Finally properly closed, I rerun the benchmarks and got some new results using Frankenstein. This time I will show you three different Benchmarks, namely Cyberpunk 2077, CineBench R23 and the TimeSpy Loop Test.
Cyberpunk does show the worst case nicely, because both the CPU and GPU got a very high load and put the most amount of heat into the heatsink at the same time. The overall difference was 16°C for the CPU and 13°C for the GPU. You can clearly see how much the laptop struggles to get rid off the heat when the whole case is installed.
Lower temperatures do also lead to less thermal throttling. This way we can see higher clockspeeds and performance.
Cinebench R23 does represent CPU-heavy loads nicely. As you can see the temperature and performance benefits from the watercooling heavily.
And finally the 20-minutes TimeSpy Loop Test is one of the more GPU-heavy loads of course. Even if the contact area to the GPU heatpipes is very small we can see a 10°C temperature difference and 2% more performance just from better cooling.

Data rows |
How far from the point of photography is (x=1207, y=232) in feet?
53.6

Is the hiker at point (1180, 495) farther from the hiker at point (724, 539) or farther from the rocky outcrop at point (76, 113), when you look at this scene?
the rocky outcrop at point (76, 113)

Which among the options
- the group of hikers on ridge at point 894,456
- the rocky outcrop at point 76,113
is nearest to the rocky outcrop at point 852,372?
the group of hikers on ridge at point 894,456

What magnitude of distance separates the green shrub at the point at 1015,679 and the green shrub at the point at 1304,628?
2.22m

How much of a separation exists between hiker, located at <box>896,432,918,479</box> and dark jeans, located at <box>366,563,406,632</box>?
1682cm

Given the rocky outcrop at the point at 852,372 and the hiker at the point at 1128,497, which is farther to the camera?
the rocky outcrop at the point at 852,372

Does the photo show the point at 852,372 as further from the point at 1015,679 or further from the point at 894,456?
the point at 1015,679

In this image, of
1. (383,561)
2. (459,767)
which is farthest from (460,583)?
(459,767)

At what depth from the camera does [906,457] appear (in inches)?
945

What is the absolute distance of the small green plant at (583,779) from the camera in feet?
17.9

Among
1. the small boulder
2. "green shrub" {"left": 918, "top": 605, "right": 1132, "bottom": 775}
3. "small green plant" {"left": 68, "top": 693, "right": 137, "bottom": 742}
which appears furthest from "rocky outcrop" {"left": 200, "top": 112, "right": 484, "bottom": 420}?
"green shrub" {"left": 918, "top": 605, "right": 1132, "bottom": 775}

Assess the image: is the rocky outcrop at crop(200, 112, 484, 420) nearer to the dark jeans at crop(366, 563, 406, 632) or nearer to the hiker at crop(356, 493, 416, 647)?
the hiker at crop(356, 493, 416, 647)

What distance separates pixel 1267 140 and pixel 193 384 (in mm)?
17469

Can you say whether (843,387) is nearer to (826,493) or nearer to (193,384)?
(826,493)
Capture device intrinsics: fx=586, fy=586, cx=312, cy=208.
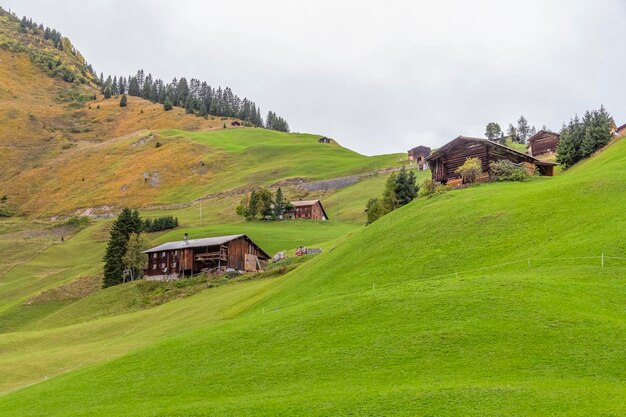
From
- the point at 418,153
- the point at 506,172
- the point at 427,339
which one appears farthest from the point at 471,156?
the point at 418,153

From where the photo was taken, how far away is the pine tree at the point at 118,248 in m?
84.3

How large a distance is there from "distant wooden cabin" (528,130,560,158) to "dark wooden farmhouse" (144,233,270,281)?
218ft

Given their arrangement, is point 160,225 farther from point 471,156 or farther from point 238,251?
point 471,156

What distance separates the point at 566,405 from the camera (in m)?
17.3

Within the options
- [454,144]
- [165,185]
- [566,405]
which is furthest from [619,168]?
[165,185]

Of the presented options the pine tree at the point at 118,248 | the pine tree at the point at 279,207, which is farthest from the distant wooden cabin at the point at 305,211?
the pine tree at the point at 118,248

Tasks and exercises |
• A. Write out the records word for word, from the line that contains "What distance separates the" through the last line of the records, with both ends included.
• B. Continue the text on the laptop watercooling benchmarks from the point where it stops.

Answers provided |
• A.
What distance separates the point at 566,405 from the camera (in m)?
17.3

Within the options
- [454,144]
- [165,185]
- [566,405]
which is furthest from [619,168]?
[165,185]

Of the presented options the pine tree at the point at 118,248 | the pine tree at the point at 279,207, which is farthest from the distant wooden cabin at the point at 305,211?
the pine tree at the point at 118,248

• B.
And lastly I want to note that the whole mainboard does benefit from the improved coolig performance a lot, too. You must know that in this laptop the video memory VRM is not cooled by a heatsink and can dissipate it’s heat through the board’s copper only. As you can see the cooling improved so much, that even components on the mainboard itself are exposed to less heat.
Outro
That’s it for this video. I think the efforts using the existing water pipe demonstrate the great potential of water cooled laptops and make me wonder how much I might be able to improve the results even further with a custom waterpipe, which includes even more contact area. I will start working on that right now.
So I guess nothing more to say than: Thanks for watching and see you in the next one.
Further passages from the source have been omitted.